In the example above there is a true hit, and as long as maxaccepts
is not more than 1, the weak hit will usually not be reported (unless rare cases where it is found before the true hit).
It does not seem like usearch supports the weak_id
option anymore, at least it seems to be ignored in version 11.0.667.
I think it should work as intended with the latest commit (768da2f), but note that one needs to remove s1 or increase maxaccepts
in the example above to see the weak hit.
Thanks for working on this! For clarity, do hits with a %id below --id but above --weak_id count towards --maxrejects? In practice, using the --weak_id parameter to effectively manage search efficiency would seem to require something like a --max_weak_hits parameter.

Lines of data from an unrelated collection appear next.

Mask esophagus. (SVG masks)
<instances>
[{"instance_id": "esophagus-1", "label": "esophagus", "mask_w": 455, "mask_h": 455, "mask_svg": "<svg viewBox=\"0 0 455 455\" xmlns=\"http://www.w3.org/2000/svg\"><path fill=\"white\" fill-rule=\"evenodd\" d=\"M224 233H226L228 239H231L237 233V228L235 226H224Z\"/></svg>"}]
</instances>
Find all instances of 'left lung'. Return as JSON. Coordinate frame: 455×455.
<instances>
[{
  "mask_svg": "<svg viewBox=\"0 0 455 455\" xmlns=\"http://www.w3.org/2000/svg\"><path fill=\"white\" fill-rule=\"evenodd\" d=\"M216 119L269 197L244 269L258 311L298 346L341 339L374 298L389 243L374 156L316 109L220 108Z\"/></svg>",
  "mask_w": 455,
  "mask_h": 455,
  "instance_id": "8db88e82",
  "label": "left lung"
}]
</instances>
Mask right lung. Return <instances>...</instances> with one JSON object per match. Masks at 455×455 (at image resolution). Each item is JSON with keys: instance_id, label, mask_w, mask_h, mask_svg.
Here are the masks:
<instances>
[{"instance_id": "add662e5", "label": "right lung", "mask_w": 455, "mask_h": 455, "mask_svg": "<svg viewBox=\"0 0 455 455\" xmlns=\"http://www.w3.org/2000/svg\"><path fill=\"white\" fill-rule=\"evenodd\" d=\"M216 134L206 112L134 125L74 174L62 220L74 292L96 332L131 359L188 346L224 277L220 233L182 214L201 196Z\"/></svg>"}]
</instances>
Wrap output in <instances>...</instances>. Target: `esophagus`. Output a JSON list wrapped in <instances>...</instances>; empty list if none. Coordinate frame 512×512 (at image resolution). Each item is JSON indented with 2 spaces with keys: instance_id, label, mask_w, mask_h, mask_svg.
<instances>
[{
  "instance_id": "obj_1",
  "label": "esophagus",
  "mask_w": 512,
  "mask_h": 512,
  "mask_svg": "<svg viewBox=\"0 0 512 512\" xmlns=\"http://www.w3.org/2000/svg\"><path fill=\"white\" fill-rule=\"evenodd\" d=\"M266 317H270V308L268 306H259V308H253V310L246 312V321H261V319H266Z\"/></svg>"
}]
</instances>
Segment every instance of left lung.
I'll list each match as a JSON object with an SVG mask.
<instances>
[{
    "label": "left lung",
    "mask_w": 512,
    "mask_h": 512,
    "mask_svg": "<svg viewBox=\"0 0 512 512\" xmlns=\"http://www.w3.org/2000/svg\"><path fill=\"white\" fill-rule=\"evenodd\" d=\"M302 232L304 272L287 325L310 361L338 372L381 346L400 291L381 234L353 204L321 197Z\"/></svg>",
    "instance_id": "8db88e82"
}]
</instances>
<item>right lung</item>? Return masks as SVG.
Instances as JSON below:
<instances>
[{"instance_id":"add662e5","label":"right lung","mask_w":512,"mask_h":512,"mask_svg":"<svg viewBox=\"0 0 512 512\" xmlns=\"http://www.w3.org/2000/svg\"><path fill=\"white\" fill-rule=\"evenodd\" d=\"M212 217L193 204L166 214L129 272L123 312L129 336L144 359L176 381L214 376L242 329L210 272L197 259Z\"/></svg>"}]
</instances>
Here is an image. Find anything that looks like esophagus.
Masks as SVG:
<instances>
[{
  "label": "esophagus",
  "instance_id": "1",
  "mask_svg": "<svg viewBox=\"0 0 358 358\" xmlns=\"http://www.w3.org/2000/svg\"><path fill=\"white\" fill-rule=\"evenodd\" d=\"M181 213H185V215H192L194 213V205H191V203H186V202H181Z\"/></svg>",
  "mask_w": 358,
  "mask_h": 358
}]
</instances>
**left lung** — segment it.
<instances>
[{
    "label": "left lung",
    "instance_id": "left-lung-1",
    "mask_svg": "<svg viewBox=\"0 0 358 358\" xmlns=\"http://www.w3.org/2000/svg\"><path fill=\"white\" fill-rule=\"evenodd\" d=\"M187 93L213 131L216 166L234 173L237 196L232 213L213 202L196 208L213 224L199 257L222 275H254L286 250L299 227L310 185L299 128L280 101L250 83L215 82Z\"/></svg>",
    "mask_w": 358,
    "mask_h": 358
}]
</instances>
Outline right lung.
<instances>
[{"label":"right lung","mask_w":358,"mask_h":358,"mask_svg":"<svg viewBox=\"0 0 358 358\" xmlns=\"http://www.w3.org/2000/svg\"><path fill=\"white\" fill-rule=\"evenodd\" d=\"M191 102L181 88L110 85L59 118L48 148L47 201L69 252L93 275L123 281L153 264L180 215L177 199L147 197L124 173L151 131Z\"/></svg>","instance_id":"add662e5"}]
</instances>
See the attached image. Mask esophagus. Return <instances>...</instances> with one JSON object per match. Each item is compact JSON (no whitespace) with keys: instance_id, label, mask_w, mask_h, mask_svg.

I would imagine most users of this feature want to stop searching quickly if a hit above --id is found, but would not want maxrejects to be the only stopping heuristic for weak hits since maxrejects is usually set significantly higher than maxaccepts.
Yes, hits below id counts towards maxrejects.
Yes, hits below id counts towards maxrejects.
corresponding tests have been added to our test-suite (see https://github.com/frederic-mahe/vsearch-tests/commit/865e95f8555218ce98603e10046afd7c5ebbae5e), and I've also modified a bit the description of --weak_id
in the manpage https://github.com/torognes/vsearch/commit/452a5e1dd03b6af8bb677391d00df8b98f6d9a09
I am closing that issue, @dleopold thanks for reporting that issue.
I am testing the --weak_id parameter for usearch_global, but it does not appear to be working. When I run a query with --id 0.85 I get ~10,000 of my query sequences matching my database. When I use --id 0.95 and --weak_id 0.85 I only get ~8,000 matches, which is the same as using just --id 0.95 without the weak_id parameter. I may be misinterpreting the way this parameter is supposed to work, but this does not seem right to me.